David Leigh and Luke Harding’s history of WikiLeaks describes how journalists took Assange to Moro’s, a classy Spanish restaurant in central London. A reporter worried that Assange would risk killing Afghans who had co-operated with American forces if he put US secrets online without taking the basic precaution of removing their names. “Well, they’re informants,” Assange replied. “So, if they get killed, they’ve got it coming to them. They deserve it.”* (See below.) A silence fell on the table as the reporters realised that the man the gullible hailed as the pioneer of a new age of transparency was willing to hand death lists to psychopaths. They persuaded Assange to remove names before publishing the State Department Afghanistan cables. But Assange’s disillusioned associates suggest that the failure to expose “informants” niggled in his mind.

Does no one else remember the consequences of Assange’s actions?

The Taliban has issued a chilling warning to Afghans, alleged in secret US military files leaked on the internet to have worked as informers for the Nato-led coalition, telling Channel 4 News “US spies” will be hunted down and punished.

Speaking by telephone from an undisclosed location, Zabihullah Mujahid told Channel 4 News that the insurgent group will investigate the named individuals before deciding on their fate.

“We are studying the report,” he said, confirming that the insurgent group already has access to the 92,000 intelligence documents and field reports.  

“We knew about the spies and people who collaborate with US forces.  We will investigate through our own secret service whether the people mentioned are really spies working for the US.  If they are US spies, then we know how to punish them.”

Does it just take a perceived anti-Hillary perspective to erase years of work to advance an anti-American agenda?

Since 2010, however, it has been pretty hard to make the case that WikiLeaks is a neutral transmission system. Nearly all its major operations have targeted the U.S. government or American corporations. When WikiLeaks released U.S. government cables, its stated purpose was to reveal “the contradictions between the US’s public persona and what it says behind closed doors.” By contrast, when it released Syrian government cables in July, Assange was quick to point out, “The material is embarrassing to Syria, but it is also embarrassing to Syria’s opponents.” This at a time when 14,000 people had already been killed in the uprising against Bashar al-Assad’s regime.

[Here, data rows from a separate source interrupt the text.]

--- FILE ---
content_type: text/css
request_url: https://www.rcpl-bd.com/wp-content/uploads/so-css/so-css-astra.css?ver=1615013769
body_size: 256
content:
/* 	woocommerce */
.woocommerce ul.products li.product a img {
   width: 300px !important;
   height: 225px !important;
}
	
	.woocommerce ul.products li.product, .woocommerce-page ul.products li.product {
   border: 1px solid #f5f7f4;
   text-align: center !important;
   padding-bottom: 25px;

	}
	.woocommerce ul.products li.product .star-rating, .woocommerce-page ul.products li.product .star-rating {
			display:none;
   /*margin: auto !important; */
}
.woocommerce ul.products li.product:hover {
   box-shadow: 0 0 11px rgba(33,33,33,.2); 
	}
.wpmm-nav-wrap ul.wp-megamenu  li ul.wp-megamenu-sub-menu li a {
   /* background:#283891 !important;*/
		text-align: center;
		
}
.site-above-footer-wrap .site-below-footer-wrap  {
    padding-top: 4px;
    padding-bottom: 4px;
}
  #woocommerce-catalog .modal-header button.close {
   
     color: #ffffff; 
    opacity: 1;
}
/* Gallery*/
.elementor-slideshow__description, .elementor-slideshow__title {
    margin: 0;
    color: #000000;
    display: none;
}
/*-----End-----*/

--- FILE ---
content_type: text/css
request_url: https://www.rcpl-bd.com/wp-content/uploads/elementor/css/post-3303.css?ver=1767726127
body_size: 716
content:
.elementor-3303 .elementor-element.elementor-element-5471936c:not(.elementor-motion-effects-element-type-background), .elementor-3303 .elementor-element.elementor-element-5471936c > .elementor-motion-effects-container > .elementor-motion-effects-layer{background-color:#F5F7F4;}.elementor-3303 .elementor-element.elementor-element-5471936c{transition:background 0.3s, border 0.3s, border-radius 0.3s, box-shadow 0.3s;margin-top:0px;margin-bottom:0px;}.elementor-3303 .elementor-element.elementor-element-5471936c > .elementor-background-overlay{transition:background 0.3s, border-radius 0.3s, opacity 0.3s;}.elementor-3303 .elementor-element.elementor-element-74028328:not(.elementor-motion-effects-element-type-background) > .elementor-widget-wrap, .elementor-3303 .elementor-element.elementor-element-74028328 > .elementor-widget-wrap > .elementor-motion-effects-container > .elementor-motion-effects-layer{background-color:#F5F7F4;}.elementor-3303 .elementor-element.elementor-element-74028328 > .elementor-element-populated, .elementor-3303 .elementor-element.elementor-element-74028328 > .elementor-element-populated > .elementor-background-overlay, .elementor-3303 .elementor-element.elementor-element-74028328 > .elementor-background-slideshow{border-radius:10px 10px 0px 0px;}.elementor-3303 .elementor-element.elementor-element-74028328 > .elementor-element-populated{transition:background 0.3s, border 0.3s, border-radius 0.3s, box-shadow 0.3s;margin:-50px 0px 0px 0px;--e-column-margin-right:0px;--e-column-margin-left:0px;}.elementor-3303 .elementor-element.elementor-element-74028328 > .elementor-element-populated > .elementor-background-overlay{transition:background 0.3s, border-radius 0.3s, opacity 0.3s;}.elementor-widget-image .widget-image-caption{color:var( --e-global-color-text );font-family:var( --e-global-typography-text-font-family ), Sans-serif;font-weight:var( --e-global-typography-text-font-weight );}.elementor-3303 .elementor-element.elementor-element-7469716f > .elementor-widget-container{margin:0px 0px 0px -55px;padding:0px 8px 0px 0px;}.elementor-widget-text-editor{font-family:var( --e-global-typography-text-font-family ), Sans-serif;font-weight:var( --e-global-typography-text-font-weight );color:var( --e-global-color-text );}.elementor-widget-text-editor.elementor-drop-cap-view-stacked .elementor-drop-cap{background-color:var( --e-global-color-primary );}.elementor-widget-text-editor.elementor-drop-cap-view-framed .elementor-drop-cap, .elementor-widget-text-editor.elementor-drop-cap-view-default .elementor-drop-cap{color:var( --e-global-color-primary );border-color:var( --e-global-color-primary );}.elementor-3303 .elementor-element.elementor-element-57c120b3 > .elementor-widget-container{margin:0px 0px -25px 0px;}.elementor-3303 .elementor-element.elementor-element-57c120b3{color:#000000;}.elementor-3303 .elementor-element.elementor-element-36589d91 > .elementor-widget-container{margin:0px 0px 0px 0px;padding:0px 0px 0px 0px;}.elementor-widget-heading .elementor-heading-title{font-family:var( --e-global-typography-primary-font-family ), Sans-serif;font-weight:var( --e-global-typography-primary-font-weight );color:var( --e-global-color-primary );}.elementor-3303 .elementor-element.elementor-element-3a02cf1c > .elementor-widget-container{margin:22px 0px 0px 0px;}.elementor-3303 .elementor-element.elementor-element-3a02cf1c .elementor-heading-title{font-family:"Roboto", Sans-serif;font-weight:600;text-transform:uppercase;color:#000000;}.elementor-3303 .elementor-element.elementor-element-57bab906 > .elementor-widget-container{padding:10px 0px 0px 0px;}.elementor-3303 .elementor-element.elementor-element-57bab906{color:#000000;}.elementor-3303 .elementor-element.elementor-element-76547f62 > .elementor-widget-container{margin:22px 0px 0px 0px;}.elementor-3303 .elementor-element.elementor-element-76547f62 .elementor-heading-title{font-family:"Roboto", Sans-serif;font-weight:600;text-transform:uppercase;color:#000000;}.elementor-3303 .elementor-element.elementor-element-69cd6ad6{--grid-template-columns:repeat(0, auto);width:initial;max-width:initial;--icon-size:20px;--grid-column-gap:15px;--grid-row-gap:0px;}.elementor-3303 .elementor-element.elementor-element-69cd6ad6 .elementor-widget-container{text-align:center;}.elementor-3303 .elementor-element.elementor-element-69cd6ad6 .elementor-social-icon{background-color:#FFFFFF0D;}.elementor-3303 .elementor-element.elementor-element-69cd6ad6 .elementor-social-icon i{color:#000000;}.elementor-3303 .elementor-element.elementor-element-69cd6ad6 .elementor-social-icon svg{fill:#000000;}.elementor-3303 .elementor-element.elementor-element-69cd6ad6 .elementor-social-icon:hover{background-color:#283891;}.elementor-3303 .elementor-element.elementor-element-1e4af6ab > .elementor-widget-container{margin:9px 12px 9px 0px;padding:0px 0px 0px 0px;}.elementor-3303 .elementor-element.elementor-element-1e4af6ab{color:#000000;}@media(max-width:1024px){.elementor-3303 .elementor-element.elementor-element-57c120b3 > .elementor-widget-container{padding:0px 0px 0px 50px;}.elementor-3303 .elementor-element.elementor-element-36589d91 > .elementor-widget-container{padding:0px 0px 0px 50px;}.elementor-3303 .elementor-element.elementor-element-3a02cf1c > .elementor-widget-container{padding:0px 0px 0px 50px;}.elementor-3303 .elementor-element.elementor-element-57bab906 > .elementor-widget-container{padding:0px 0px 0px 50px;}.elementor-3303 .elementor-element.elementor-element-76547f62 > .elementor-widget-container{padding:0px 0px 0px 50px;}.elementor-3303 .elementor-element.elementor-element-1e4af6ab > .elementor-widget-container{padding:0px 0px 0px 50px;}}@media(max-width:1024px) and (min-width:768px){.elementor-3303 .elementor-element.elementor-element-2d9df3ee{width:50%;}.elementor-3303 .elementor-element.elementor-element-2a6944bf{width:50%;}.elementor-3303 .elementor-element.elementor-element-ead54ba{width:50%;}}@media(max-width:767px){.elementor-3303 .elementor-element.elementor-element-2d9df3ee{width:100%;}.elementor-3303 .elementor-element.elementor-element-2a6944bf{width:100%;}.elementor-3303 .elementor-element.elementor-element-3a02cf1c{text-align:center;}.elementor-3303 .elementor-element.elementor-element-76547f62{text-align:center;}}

Assange also hasn’t improved his credibility with his TV talk show, The World Tomorrow  particularly with its first episode, a softball interview with Hezbollah leader Hassan Nasrallah. It doesn’t help that the show is aired by RT (formerly Russia Today), a network funded by the Russian government. And in an ironic twist, the transparency advocate has now cast his lot with Ecuadorean President Rafael Correa, a past World Tomorrow guest and a leader with a less-than-sterling record on press freedom.

Assange’s relentless anti-American focus alienated former colleagues: “This one-dimensional confrontation with the USA is not what we set out to do.”

Does anybody remember the WikiLeaks response to the Paris terror attacks? “At least 39 dead tonight in Paris terror atacks. 250k dead in Syria & Iraq. Both a direct result of US, UK, France feeding Sunni extremists.” Yeah, yeah, it’s always America’s fault, we can never blame the actual perpetrators.

Did I miss a meeting? Was there some vote on forgetting and forgiving all this if Assange leaks some information that’s embarrassing to Hillary? 

* For what it’s worth, WikiLeaks denies that Assange made that remark, and points to a written statement from one of the dinner attendees that he didn’t say it.